Gelsemium il rimedio per l’ansia anticipatoria

Gelsemium Sempervirens è il gelsomino selvaggio, pianta rampicante della famiglia delle Loganacee, è caratterizzato dalla presenza di diversi alcaloidi come la Gelsemina, la Gelsemicina e la Sempervirina.

L’intossicazione con questi alcaloidi determina a livello del sistema nervoso periferico nevralgie e tremori, mentre a livello del sistema nervoso centrale (SNC) determina scoordinazione mentale. Queste sostanze provocano anche una eccitazione di base  con insonnia e tachicardia. A livello delle mucose si registrano fenomeni infiammatori intestinali e respiratori.

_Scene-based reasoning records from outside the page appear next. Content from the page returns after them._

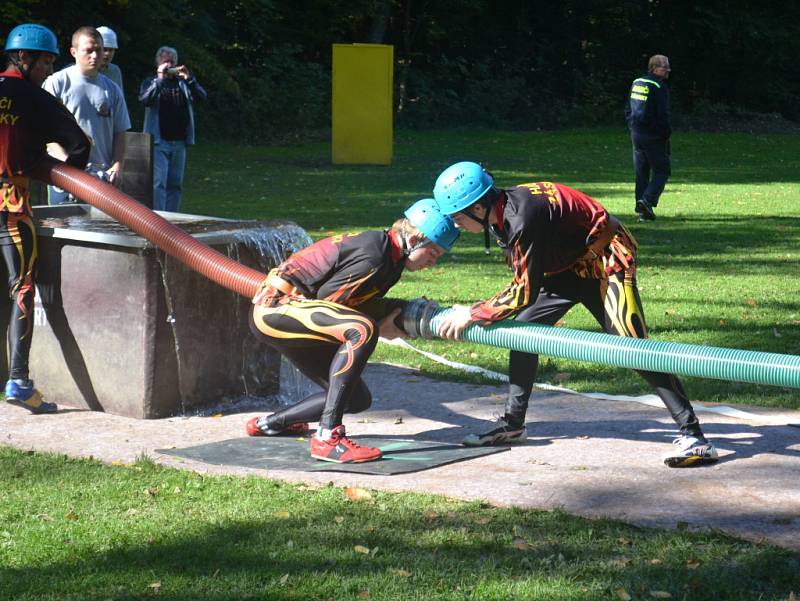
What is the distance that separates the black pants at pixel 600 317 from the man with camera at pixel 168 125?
742 centimetres

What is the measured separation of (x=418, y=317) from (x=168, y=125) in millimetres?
7814

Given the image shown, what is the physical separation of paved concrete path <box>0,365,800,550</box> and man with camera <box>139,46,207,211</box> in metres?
5.90

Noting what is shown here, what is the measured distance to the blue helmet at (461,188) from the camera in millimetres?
5836

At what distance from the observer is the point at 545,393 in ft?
25.9

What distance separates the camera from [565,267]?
6.28 meters

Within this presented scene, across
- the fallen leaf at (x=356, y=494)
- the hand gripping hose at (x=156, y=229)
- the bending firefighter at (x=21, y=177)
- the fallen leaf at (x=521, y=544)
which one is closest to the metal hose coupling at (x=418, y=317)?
the hand gripping hose at (x=156, y=229)

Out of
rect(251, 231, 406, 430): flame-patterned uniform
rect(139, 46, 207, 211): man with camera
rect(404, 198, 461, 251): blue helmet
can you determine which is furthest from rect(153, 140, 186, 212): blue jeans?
rect(404, 198, 461, 251): blue helmet

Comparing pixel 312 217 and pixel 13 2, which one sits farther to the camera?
pixel 13 2

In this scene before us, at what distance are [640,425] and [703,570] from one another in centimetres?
245

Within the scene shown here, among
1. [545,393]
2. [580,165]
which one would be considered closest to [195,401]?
[545,393]

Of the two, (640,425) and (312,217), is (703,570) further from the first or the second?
(312,217)

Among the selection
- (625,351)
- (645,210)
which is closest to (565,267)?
(625,351)

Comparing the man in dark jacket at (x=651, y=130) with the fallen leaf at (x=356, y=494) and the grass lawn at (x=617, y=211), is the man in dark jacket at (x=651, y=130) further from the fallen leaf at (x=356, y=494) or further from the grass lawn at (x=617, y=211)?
the fallen leaf at (x=356, y=494)

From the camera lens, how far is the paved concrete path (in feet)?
17.9
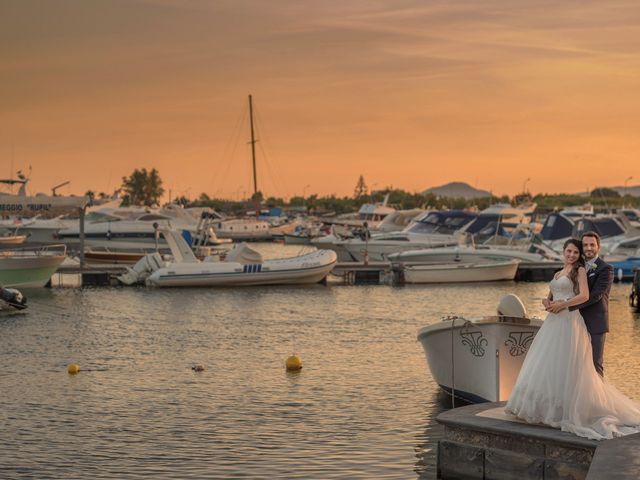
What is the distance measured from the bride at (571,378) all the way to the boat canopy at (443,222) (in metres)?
51.8

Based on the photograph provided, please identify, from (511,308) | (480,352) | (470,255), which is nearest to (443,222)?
(470,255)

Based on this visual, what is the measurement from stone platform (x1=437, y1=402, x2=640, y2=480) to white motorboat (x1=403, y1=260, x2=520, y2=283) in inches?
1446

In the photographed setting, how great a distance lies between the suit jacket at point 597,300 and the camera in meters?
13.3

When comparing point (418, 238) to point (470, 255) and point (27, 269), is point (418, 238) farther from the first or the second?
point (27, 269)

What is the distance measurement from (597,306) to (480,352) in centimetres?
465

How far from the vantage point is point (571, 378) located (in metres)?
13.2

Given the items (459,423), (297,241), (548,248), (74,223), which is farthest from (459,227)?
(459,423)

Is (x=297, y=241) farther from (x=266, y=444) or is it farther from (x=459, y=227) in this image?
(x=266, y=444)

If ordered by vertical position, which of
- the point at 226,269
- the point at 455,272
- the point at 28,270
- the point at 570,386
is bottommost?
the point at 455,272

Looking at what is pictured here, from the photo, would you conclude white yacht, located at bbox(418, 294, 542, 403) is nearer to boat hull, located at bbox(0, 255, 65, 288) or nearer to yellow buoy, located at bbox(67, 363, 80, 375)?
yellow buoy, located at bbox(67, 363, 80, 375)

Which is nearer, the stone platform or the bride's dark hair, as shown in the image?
the stone platform

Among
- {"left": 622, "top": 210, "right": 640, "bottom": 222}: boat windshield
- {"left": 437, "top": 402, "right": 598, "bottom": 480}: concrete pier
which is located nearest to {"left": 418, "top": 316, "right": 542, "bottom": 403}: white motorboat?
{"left": 437, "top": 402, "right": 598, "bottom": 480}: concrete pier

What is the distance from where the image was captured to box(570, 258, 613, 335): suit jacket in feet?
43.8

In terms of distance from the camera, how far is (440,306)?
4222cm
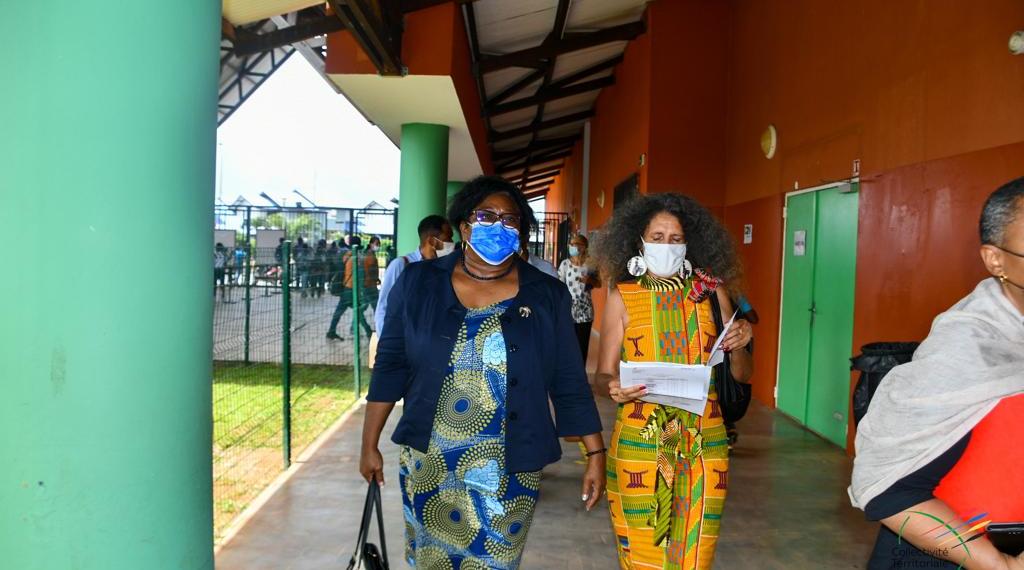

Gelsemium è il rimedio della debolezza su tutti i fronti, debolezza che a livello emotivo si esprime come paura, incapacità di affrontare qualsiasi tipo di sfida, il soggetto soffre in previsione dell’evento da affrontare con segni di disfunzionalità come tremori, debolezza agli arti, diarrea, bisogno di urinare.

In natura si assiste ad una strategia di difesa denominata Tanatismo che molto ha in comune con l’atteggiamento del soggetto Gelsemium, questa strategia prevede la paralisi di fronte alla minaccia di un possibile predazione, è una mossa che disorienta il predatore dato che, istintivamente, sono considerate prede tutto ciò che fugge. Gelsemium in forma omeopatica diventa il rimedio d’elezione per tutto ciò che paralizza, un esempio classico l’ansia che blocca lo studente prima di un esame.

le sintomatologie più frequenti di Gelsemium sono  le seguenti

  • Mancanza di fiducia in sé, timidezza
  • Ansietà per il futuro, per le scadenze
  • Paura della morte
  • Febbre preceduta da brividi
  • Cefalea occipitale con senso di pesantezza agli occhi
  • Diarrea da spavento
  • Ha paura che il cuore si fermi improvvisamente e per questo a volte si muove in continuazione
  • Brividi, tremori, paralisi alle estremità
  • Insonnia in attesa di un evento
  • Debolezza generale, non sopporta gli sforzi sia fisici che mentali

Il rimedio ha un vasto campo di applicazione, è utilizzabile sia in patologie acute come stati influenzali, stati d’ansia prima di un evento, che in situazioni croniche di stanchezza, depressione, adinamia, cefalee continue, tutte aventi come caratteristica comune la debolezza di fondo del soggetto. Come sempre l’opportunità di ricorrere o meno a questo rimedio sarà discrezione del terapeuta abilitato.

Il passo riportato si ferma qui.